Filipino ensaymada is a brioche-like pastry topped with grated cheese. Its name is derived from ensaymemada, a Spanish word that means “floured” in English. It’s typically eaten for breakfast and is often described as a “sweet cheese roll”. The dough for ensaymada is made from flour, eggs, and sugar, and then proofed until doubled in size.

It is similar to cinnabon rolls

The other ensaimadas

You might have seen these cinnamon rolls on the mall. The dough is very similar to ensaymada dough. The two bake at the same temperature and are the same thickness. Both can be topped with cream cheese frosting and raisins. You can also use either shortening or butter to make vegan ensaymadas. If you like cinnamon, you’ll love this recipe. You can even try vegan version by substituting earth balance or vegan butter.

To prepare ensaymada, begin by making the dough. First, make a rectangle on a floured surface. Brush the dough with melted butter. Next, roll it up into a long log. Once it is long, turn it over seam-side-down. Press the seam side of the dough down to create a swirl. Once you have a rectangle, brush it with the melted butter.

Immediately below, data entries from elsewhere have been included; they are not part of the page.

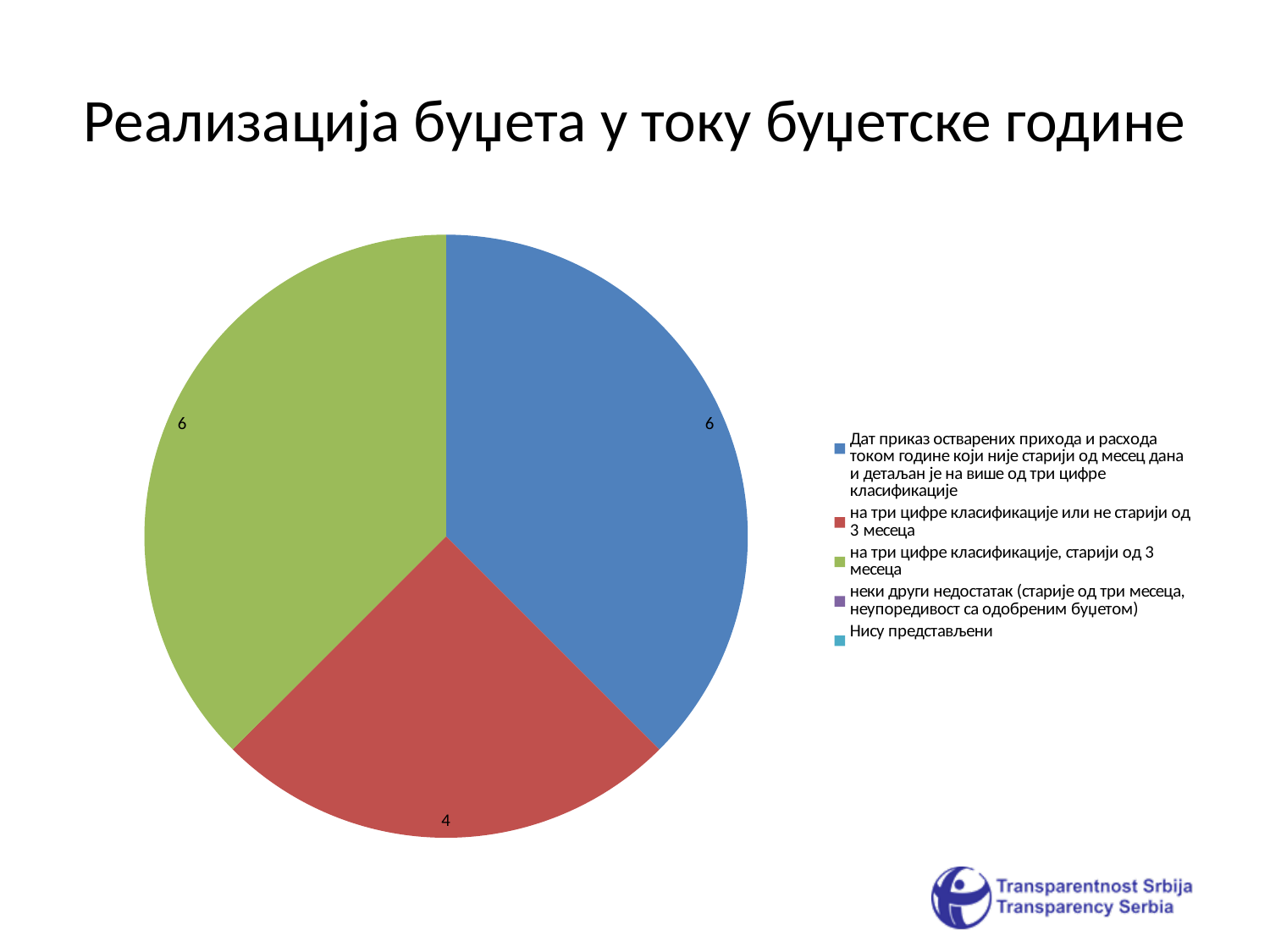
What is the value of the slice for "на три цифре класификације или не старији од 3 месеца"? 4 What colour is the slice for "на три цифре класификације или не старији од 3 месеца"? Red What is the title of the slide? Реализација буџета у току буџетске године Which is larger: the slice for "на три цифре класификације, старији од 3 месеца" or the slice for "на три цифре класификације или не старији од 3 месеца"? на три цифре класификације, старији од 3 месеца What is the difference between the value of the blue slice and the value of the red slice? 2 Which labelled slice has the smallest value? на три цифре класификације или не старији од 3 месеца What kind of chart is shown on the slide? Pie chart What is the value of the slice for "на три цифре класификације, старији од 3 месеца"? 6 How many entries does the legend list? 5 How many slices with data labels are visible in the pie chart? 3 What is the value of the slice for "Дат приказ остварених прихода и расхода током године који није старији од месец дана и детаљан је на више од три цифре класификације"? 6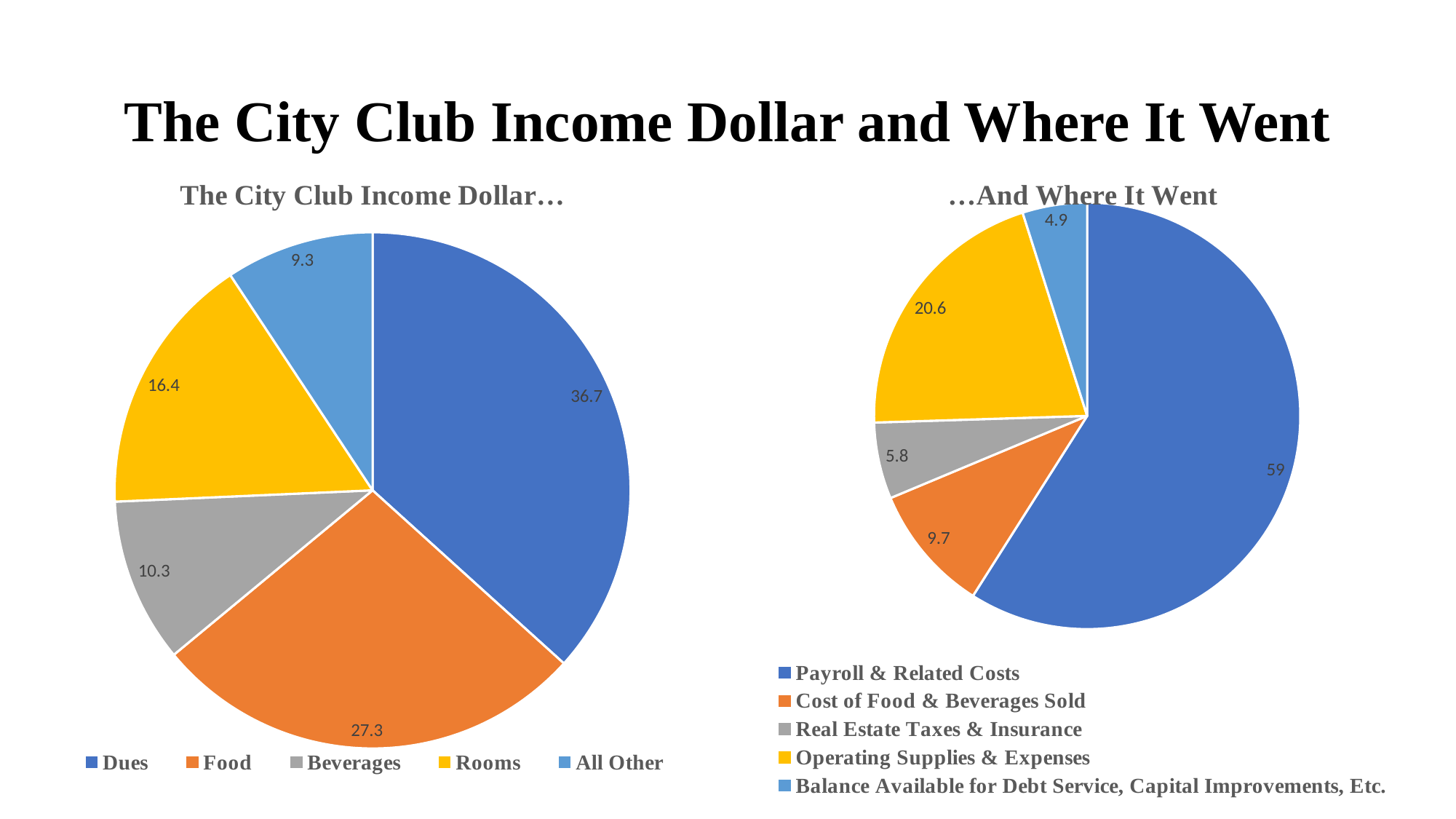
In the chart titled "The City Club Income Dollar…", how many categories are shown? 5 In the chart titled "…And Where It Went", what is the difference between Operating Supplies & Expenses and Balance Available for Debt Service, Capital Improvements, Etc.? 15.7 In the chart titled "The City Club Income Dollar…", what is the value for Rooms? 16.4 In the chart titled "…And Where It Went", what is the value for Operating Supplies & Expenses? 20.6 In the chart titled "The City Club Income Dollar…", what colour is the Rooms slice? Yellow In the chart titled "The City Club Income Dollar…", which category has the smallest slice? All Other In the chart titled "…And Where It Went", which category has the largest slice? Payroll & Related Costs In the chart titled "The City Club Income Dollar…", what is the value for Dues? 36.7 In the chart titled "…And Where It Went", which is larger: Cost of Food & Beverages Sold or Real Estate Taxes & Insurance? Cost of Food & Beverages Sold What type of chart is the chart titled "…And Where It Went"? Pie chart In the chart titled "…And Where It Went", what is the value for Payroll & Related Costs? 59 In the chart titled "The City Club Income Dollar…", what is the difference between the Food and Beverages values? 17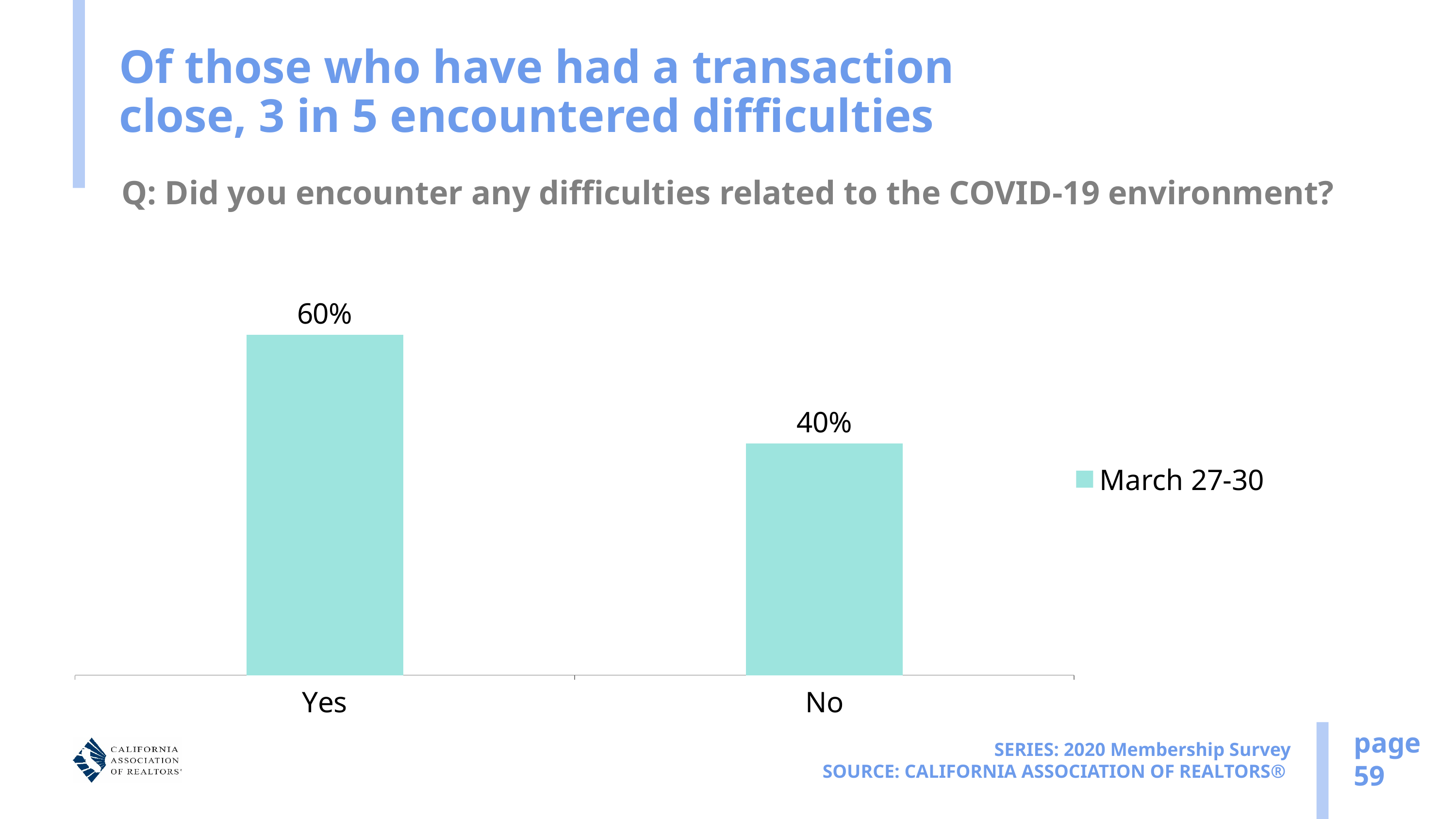
What series name is shown in the chart legend? March 27-30 What kind of chart is shown on the slide? Bar chart Which is larger, the value for Yes or the value for No? Yes How many series does the legend list? 1 What percentage of respondents answered Yes? 60% What is the total of the Yes and No percentages? 100% What percentage of respondents answered No? 40% Do the values rise or fall from Yes to No along the x axis? Fall What is the difference between the Yes and No percentages? 20% How many response categories are shown on the chart? 2 Which response category has the lowest value? No Which response category has the highest value? Yes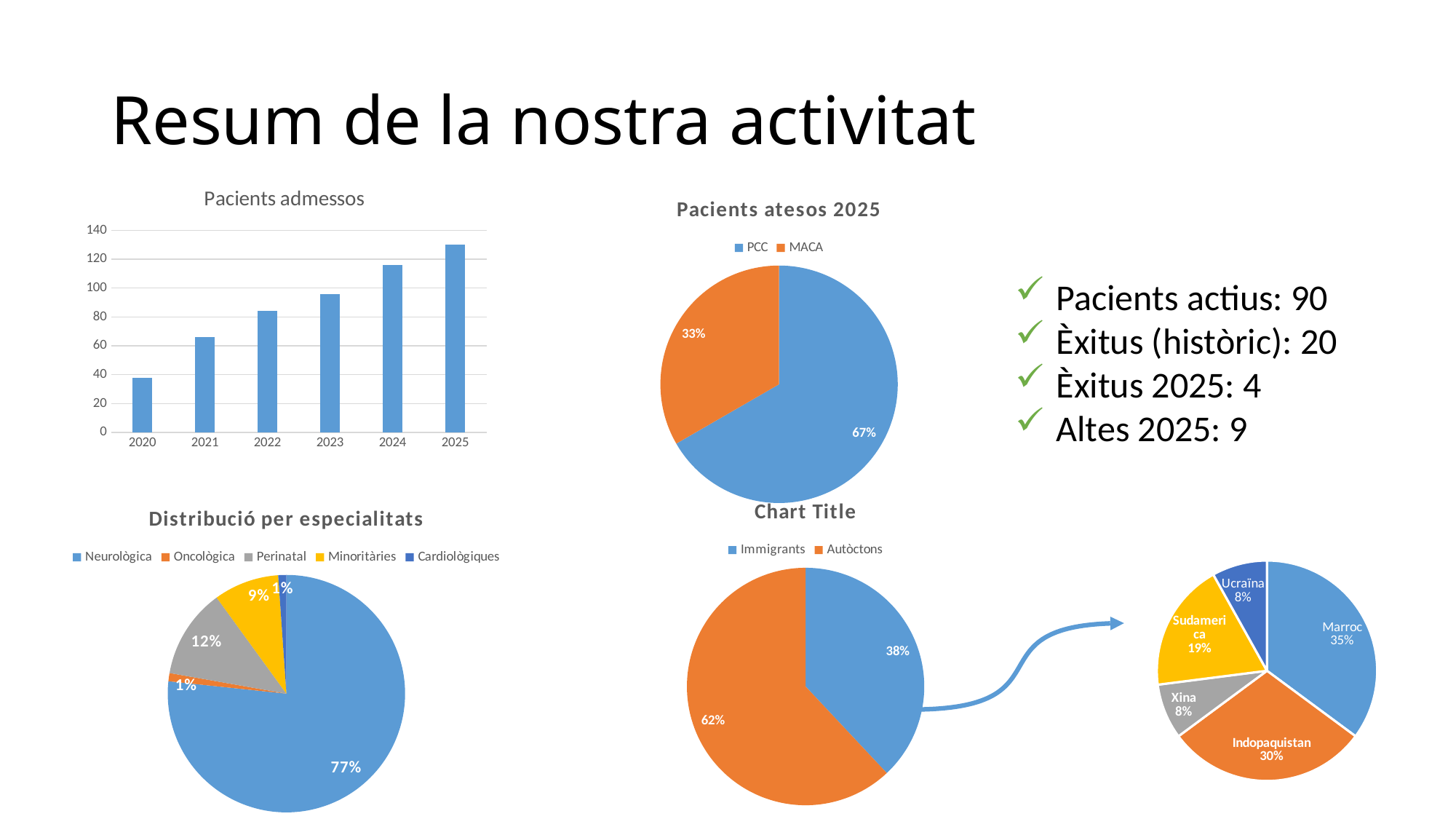
In the 'Pacients admessos' chart, is the value for 2024 greater or less than 100? greater In the 'Pacients admessos' chart, which year has the lowest value? 2020 In the 'Pacients atesos 2025' pie chart, what is the difference between the PCC and MACA shares? 34% In the 'Pacients admessos' chart, which year has the highest value? 2025 In the 'Distribució per especialitats' pie chart, how many categories does the legend list? 5 In the 'Pacients admessos' chart, what kind of chart is shown? bar chart In the 'Pacients admessos' chart, do the values rise or fall from 2020 to 2025? rise In the 'Pacients atesos 2025' pie chart, what share does PCC have? 67% In the pie chart titled 'Chart Title', which is larger, Immigrants or Autòctons? Autòctons In the 'Pacients admessos' chart, how many years are shown on the x axis? 6 In the 'Distribució per especialitats' pie chart, what share does Perinatal have? 12%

It is topped with butter, sugar and grated cheese

Ensaymada is a delicious Filipino sweet that is traditionally served as a dessert. It has a soft pillowy bun with a buttercream frosting and grated cheese. It is a delicious treat that pairs well with a cup of coffee or hot chocolate. This recipe requires the use of softened butter. The dough should be mixed with sugar and butter until the mixture is smooth and creamy. Then, add the grated cheese and mix well. Then, place the dough into a mixing bowl and beat on low to medium speed for 10 to 12 minutes, scraping down the sides of the bowl once in a while.

After the ensaymada dough has risen to the right consistency, you can bake it in the oven. Preheat the oven to 350 degrees Fahrenheit. Spread the dough in the baking pan and bake for 12 to 15 minutes. Once cooked, turn off the oven and allow the ensaymada to cool. Sprinkle the topped ensaymada with powdered sugar and butter.